PAGE TEXT: Begin
I am a retired physician in Vancouver (cardiology), and having worked here for just under 50 years—in hospital as well as a clinic—I have had to think about the end-of-life problem all too often. I am glad to see discussions on this thorny issue are finally beginning.
Without an accepted policy being in place, one encounters situations in hospitals where a patient with end-stage chronic disease is repeatedly admitted to the ICU with the same problem and at some point requests that this be the final time. Often that patient is then given a dose of sedation that is perhaps too large for his or her weight. But this is not a solution. It is time we discuss this issue and develop a directive (with an option for palliative care—where beds are available). Seeing what Dr Lowe and many other people have had to go through, it is time to tackle and solve this difficult problem (to the best of our abilities in 2014).
And I believe the problem should be discussed with a broader group, not only with people who have an incurable disease or are in constant severe pain, which, despite pain clinics, is not always relieved. There are times when people are left to face a life that is not acceptable to them, and whether a person has the right, and help, to decide his or her fate should be decided and that decision should become accepted practice.
Many doctors agree with these ideas in theory but nevertheless are not prepared to help a person to end his or her life—it goes against what we have been taught and practised for so many years.
PAGE TEXT: End
SOURCE INFORMATION: Begin
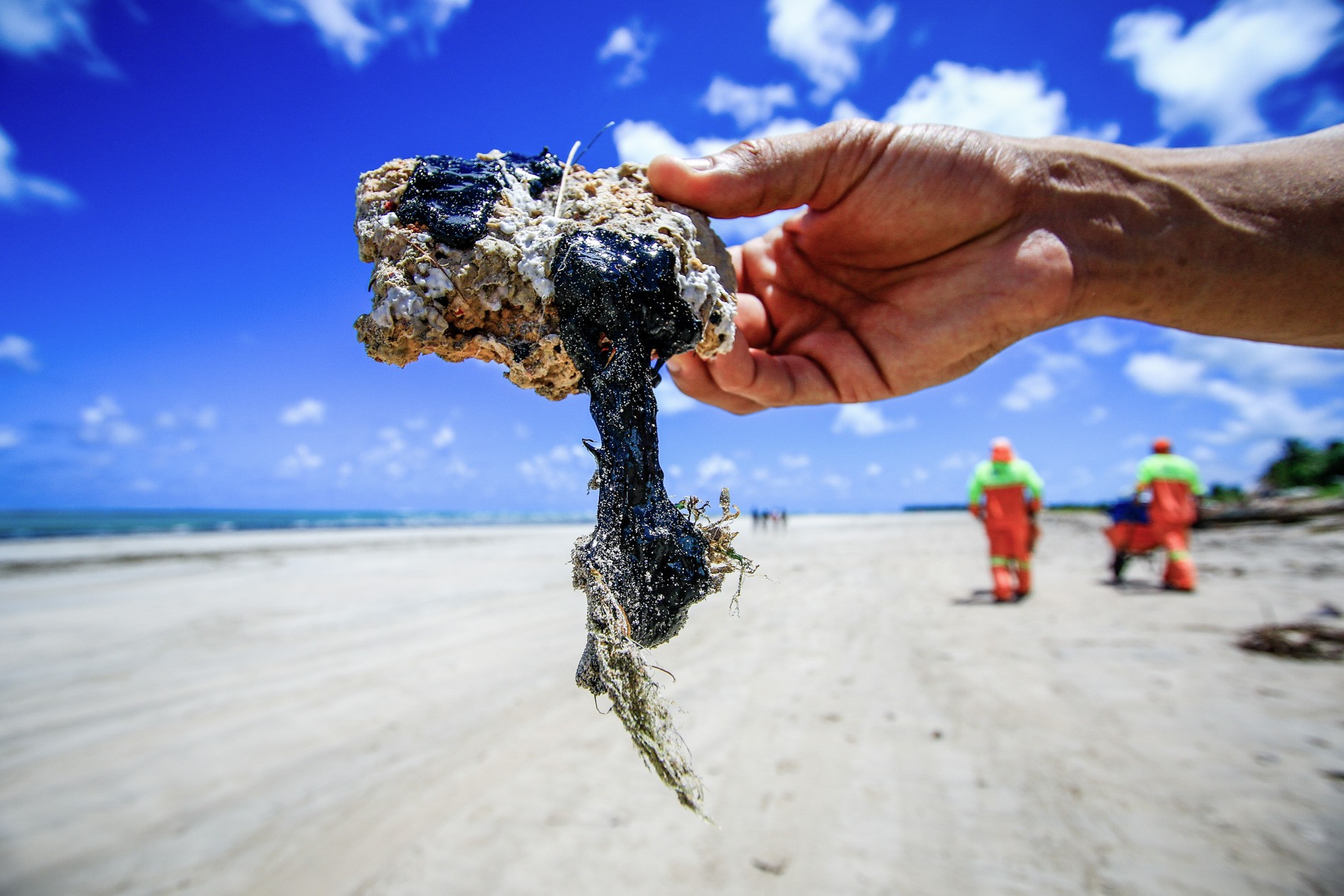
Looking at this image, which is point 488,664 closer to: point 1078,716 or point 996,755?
point 996,755

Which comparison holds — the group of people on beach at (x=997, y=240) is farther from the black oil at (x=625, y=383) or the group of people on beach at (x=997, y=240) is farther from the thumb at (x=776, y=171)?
the black oil at (x=625, y=383)

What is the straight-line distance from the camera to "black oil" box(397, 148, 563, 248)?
142 centimetres

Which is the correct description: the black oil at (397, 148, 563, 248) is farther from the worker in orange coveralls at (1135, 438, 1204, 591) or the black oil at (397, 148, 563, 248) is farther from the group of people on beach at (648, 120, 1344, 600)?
the worker in orange coveralls at (1135, 438, 1204, 591)

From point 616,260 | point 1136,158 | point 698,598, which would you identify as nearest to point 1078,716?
point 1136,158

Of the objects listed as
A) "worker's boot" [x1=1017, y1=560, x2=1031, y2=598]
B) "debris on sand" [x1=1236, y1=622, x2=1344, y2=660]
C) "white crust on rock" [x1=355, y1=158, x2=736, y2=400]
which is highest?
"white crust on rock" [x1=355, y1=158, x2=736, y2=400]

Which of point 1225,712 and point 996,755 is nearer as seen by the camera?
point 996,755

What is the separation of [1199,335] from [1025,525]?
24.1 feet

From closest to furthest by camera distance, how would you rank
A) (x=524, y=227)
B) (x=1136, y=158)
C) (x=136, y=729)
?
1. (x=524, y=227)
2. (x=1136, y=158)
3. (x=136, y=729)

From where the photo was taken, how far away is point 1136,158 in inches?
84.2

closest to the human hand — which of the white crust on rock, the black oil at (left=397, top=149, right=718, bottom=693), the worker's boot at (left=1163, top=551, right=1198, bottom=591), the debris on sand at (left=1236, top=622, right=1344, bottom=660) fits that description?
the white crust on rock

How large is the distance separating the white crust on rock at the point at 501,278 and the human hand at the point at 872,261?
0.37m

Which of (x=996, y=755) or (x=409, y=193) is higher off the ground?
(x=409, y=193)

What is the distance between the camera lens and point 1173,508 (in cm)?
925

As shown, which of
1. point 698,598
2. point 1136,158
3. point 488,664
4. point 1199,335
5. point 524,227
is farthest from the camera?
point 488,664
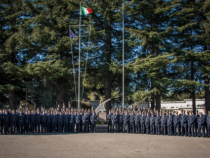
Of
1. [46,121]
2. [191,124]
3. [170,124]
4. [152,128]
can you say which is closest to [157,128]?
[152,128]

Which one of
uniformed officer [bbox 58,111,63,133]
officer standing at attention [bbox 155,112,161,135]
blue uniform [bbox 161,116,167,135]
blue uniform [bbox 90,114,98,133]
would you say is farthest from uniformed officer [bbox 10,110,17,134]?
blue uniform [bbox 161,116,167,135]

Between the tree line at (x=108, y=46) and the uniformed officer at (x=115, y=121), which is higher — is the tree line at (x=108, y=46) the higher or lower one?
the higher one

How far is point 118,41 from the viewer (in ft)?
84.5

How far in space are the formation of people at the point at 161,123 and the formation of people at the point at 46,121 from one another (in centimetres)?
186

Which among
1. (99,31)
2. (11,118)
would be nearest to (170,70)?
(99,31)

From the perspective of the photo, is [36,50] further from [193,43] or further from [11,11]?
[193,43]

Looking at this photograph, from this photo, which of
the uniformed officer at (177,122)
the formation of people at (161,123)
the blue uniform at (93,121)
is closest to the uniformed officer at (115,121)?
the formation of people at (161,123)

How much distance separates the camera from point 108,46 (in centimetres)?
2558

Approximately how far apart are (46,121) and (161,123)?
7.83 metres

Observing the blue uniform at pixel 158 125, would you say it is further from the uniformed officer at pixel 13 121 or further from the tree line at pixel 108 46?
the uniformed officer at pixel 13 121

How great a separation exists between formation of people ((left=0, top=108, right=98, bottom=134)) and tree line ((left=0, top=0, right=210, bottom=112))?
6853mm

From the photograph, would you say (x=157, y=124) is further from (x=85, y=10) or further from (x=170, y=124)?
(x=85, y=10)

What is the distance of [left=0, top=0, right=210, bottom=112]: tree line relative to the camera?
2267 cm

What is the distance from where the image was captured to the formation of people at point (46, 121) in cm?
1468
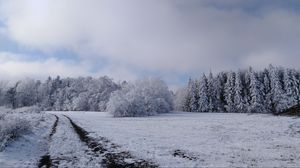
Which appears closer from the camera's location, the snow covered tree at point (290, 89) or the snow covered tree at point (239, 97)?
the snow covered tree at point (290, 89)

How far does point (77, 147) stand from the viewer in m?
20.1

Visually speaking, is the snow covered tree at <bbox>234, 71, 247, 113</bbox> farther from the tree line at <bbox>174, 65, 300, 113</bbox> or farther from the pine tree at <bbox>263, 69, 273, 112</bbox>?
the pine tree at <bbox>263, 69, 273, 112</bbox>

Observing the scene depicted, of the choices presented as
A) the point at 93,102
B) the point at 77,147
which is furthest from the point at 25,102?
the point at 77,147

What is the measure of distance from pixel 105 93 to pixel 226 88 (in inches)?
2338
SOURCE INFORMATION: End
WORK ORDER A: Name every kind of medical setting or facility that the text on end-of-life decisions mentions.
WORK ORDER B: Reproduce the passage of the text on end-of-life decisions starting at "And I believe" and ending at "so many years.".

YOUR RESPONSE A:
- Hospital
- Clinic
- ICU
- Pain clinics

YOUR RESPONSE B:
And I believe the problem should be discussed with a broader group, not only with people who have an incurable disease or are in constant severe pain, which, despite pain clinics, is not always relieved. There are times when people are left to face a life that is not acceptable to them, and whether a person has the right, and help, to decide his or her fate should be decided and that decision should become accepted practice.
Many doctors agree with these ideas in theory but nevertheless are not prepared to help a person to end his or her life—it goes against what we have been taught and practised for so many years.